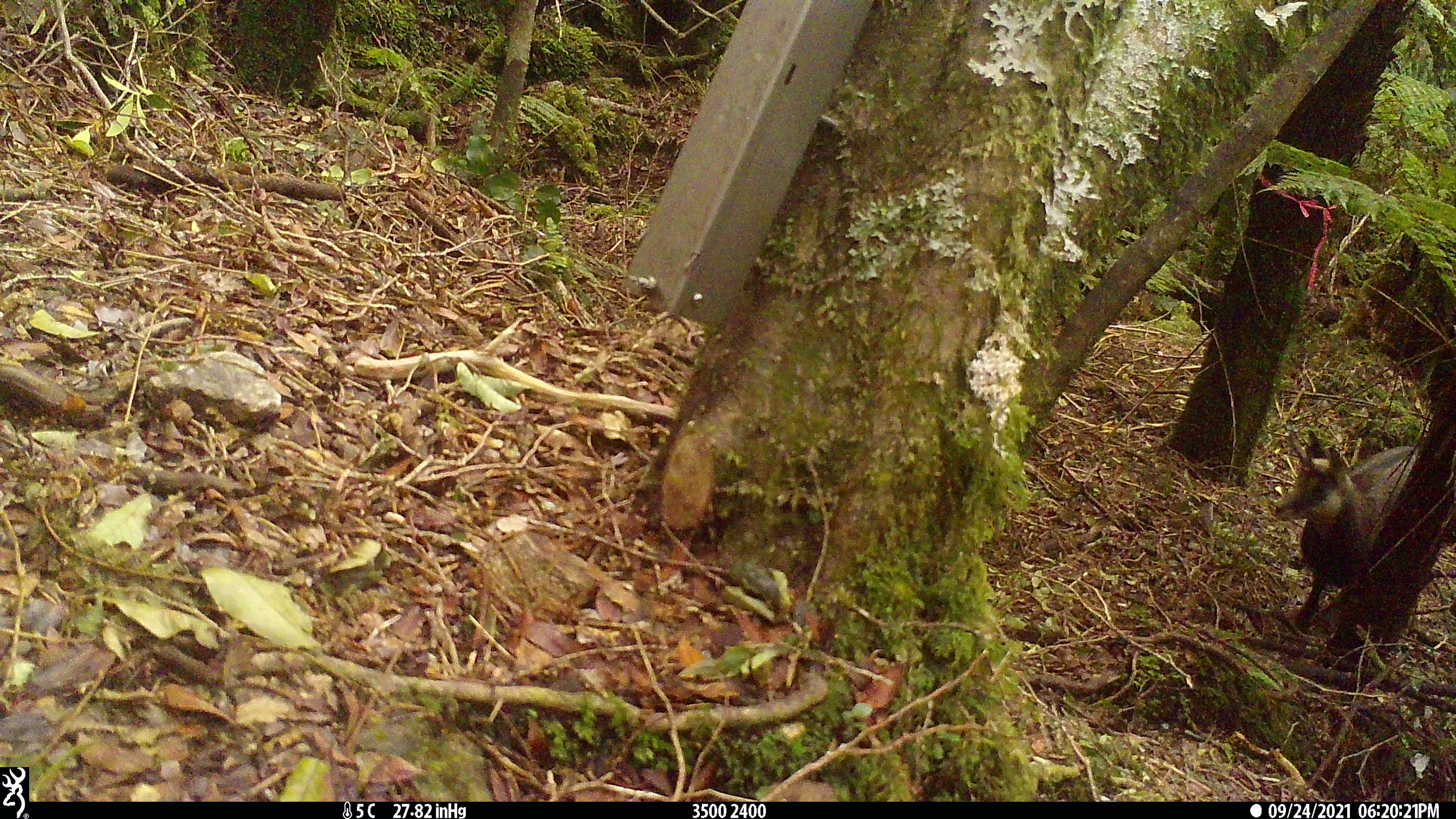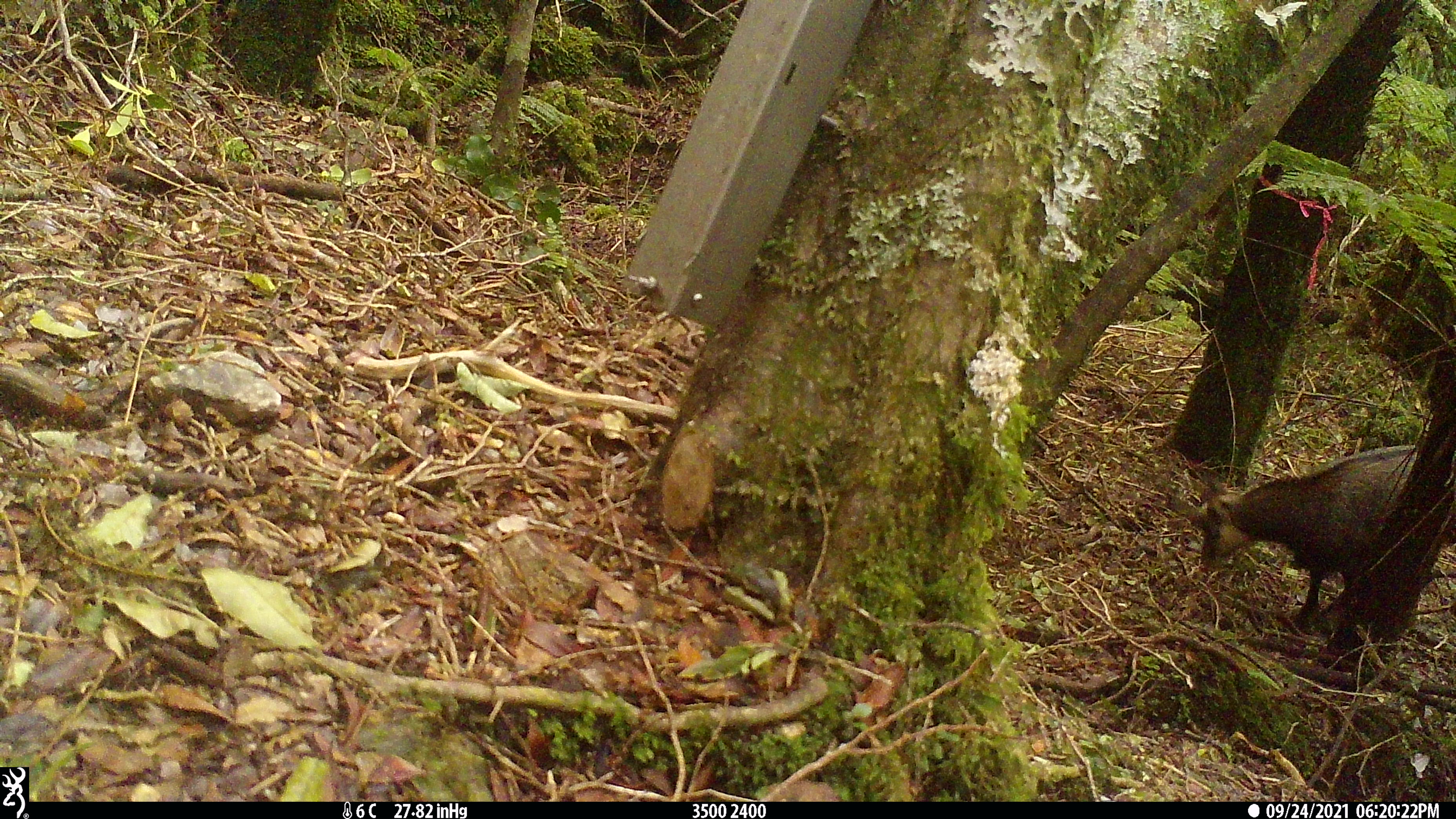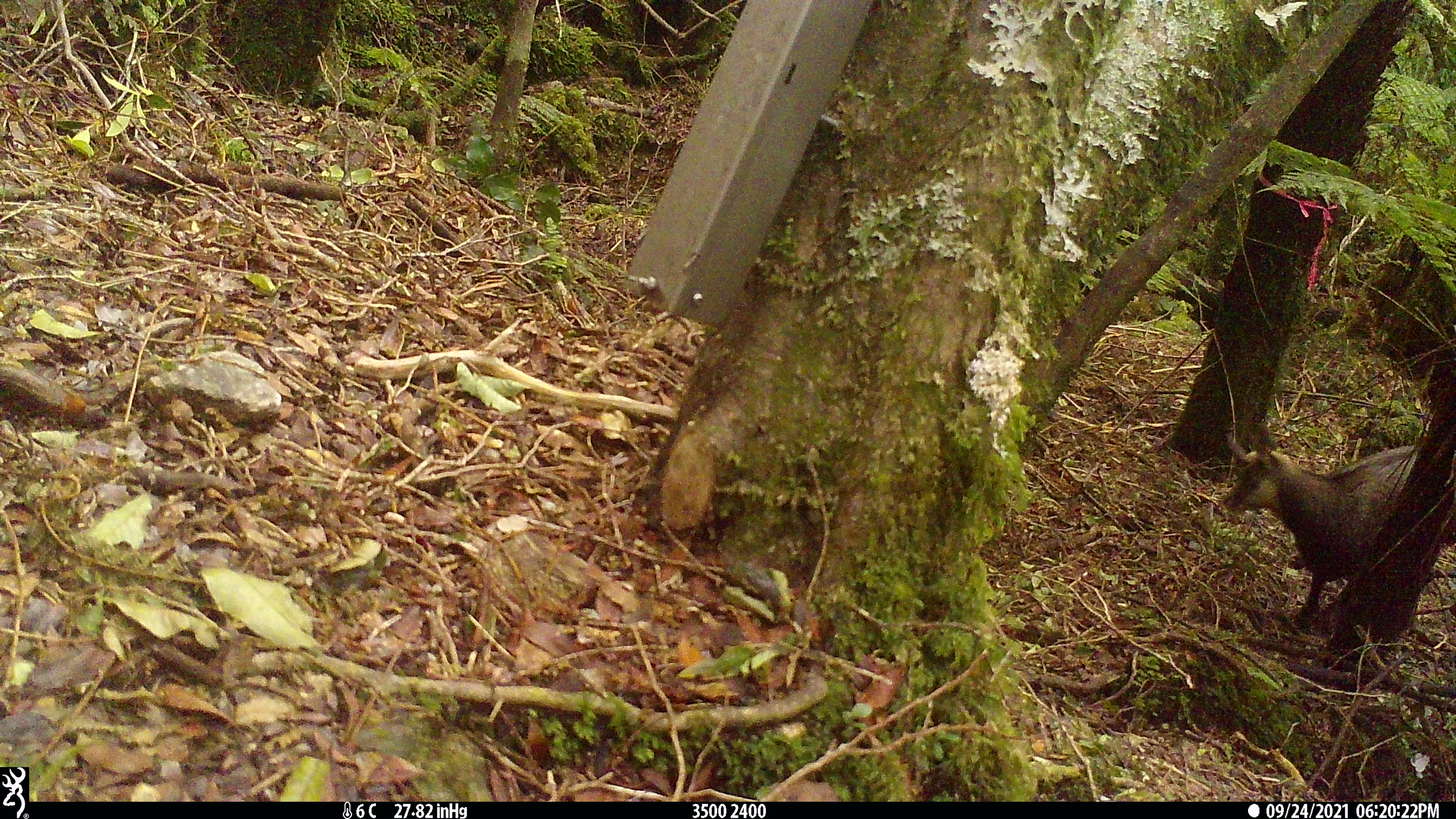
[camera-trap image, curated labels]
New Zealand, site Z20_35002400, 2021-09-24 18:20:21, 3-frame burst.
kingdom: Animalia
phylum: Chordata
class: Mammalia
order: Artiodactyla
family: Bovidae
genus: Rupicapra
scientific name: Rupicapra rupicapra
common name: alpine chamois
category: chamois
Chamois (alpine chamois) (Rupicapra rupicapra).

========================================================================

Transcribe all of the lines above exactly as given. The pictures stay out.

■ **Your solution**
[camera-trap image, curated labels]
New Zealand, site Z20_35002400, 2021-09-24 18:20:21, 3-frame burst.
kingdom: Animalia
phylum: Chordata
class: Mammalia
order: Artiodactyla
family: Bovidae
genus: Rupicapra
scientific name: Rupicapra rupicapra
common name: alpine chamois
category: chamois
Chamois (alpine chamois) (Rupicapra rupicapra).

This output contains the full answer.